Euthanasie : le mirage d’un droit encadré

Pour faire passer la pilule – fatale, celle-là – d’un prétendu droit à l’euthanasie, fallacieusement rebaptisée « aide à mourir », le législateur a souvent tendance à mettre en avant de prétendus garde-fous censés éviter les dérives. Pourtant, dans les Etats qui ont déjà légalisé cette pratique, la réalité est toujours bien différente de l’intention de départ.
Comme FSSPX.Actualités l’a évoqué il y a quelques semaines, le texte sur l’aide à mourir a été adopté le 12 mai 2025 par la commission des affaires sociales de l’Assemblée nationale, puis amendé par les députés avant d’être approuvé le 27 mai en séance plénière. Avant d’entrer en vigueur, le projet de loi devra encore passer par le Sénat à l’automne et revenir à l’Assemblée pour une deuxième lecture.

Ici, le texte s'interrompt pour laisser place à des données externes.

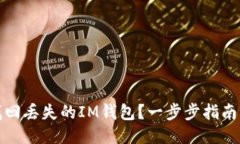如何找回丢失的IM钱包？一步步指南与技巧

En l’état, le texte prévoit que l’aide à mourir puisse bénéficier uniquement aux personnes remplissant simultanément ces cinq conditions :
– avoir au moins 18 ans ;
– être de nationalité française ou résider en France ;
– être capable de manifester sa volonté « de façon libre et éclairée » ;
– avoir déclaré une maladie grave et incurable engageant son pronostic vital, en « phase avancée » ou terminale ;
– présenter une souffrance physique ou psychologique « réfractaire ou insupportable ».
Pour l’exécutif, ces conditions seraient autant de garde-fous. Mais la réalité est bien différente, à considérer les pays qui ont déjà légalisé l’euthanasie, comme la Belgique et le Canada.
Depuis 2021, au Canada, la loi autorise le suicide assisté pour des patients qui ne sont pas encore en « phase terminale », comme pour Paula Ritchie qui souffrait de pathologies chroniques, et a choisi l’euthanasie à sa demande. Mais, à l’origine, le législateur avait posé des garde-fous.
Pour expliquer ce glissement, Ross Douthat, catholique et chroniqueur au New York Times, cite un veuf qui avait en vain cherché à obtenir une aide au suicide pour son épouse malade. Dans un échange, il avait demandé au journaliste, connu pour son opposition à l’euthanasie, ce qu’il aurait proposé aux médecins à la place de l’issue fatale à laquelle son épouse aspirait.
« Le sous-entendu de sa question était que les médecins devraient toujours offrir une solution : en général, des soins ou un traitement, mais dans des cas exceptionnels où plus rien ne peut être fait, il serait légitime d’attendre d’eux une autre alternative : la mort », commente Ross Douthat. Ce qui présuppose que les mourants entrent dans une zone où les promesses habituelles de la médecine ne pouvant plus être tenues, il devient raisonnable d’autoriser les médecins à administrer la mort.
Mais qu’un médecin déclare qu’il n’y a plus rien à faire n’a rien d’exceptionnel. C’est une constatation de chaque jour, pour des raisons et des maladies très diverses. Pour les malades qui ne sont pas en phase finale, l’ampleur et la durée de leurs souffrances peuvent être vues comme extrêmement pénibles.
Dès lors, une justification du suicide assisté qui met l’accent sur le cri d’aide auquel la médecine ne peut répondre, ou sur le besoin de contrôle face à l’incontrôlable, aura du mal à maintenir les garde-fous que l’on « vend » dans un premier temps à l’opinion afin de la rassurer.
Les expériences canadienne et belge le montrent : lorsqu’une personne souffrant désespérément doit choisir entre des traitements insatisfaisants et une option qui garantit le résultat – mettre un terme aux souffrances par la mort provoquée – le choix est vite fait.
La souffrance est universelle, mais elle ne se réduit pas de façon mathématique à une échelle de 1 à 10, et les mourants ne forment pas une catégorie à part des malades qui souffrent. La justification d’une solution létale, ne serait-ce que pour une catégorie choisie de patients, s’étendra donc inévitablement au-delà des limites fixées par la loi. Ce qui est d’ailleurs un objectif affiché des promoteurs de la loi, comme l’Association pour le Droit de Mourir dans la Dignité (ADMD).
En fin de compte, le dilemme est le suivant : soit maintenir un consensus selon lequel le suicide est intrinsèquement immoral, que la souffrance doit être gérée jusqu’au bout, et refuser qu’un praticien digne de ce nom puisse donner la mort – avec pour arrière-fond le développement de la médecine palliative ; soit ouvrir une brèche à la mort en gants blancs, brèche étroite au début, mais qui, à terme, deviendra une porte béante par laquelle des patients s’engouffreront ou seront poussés.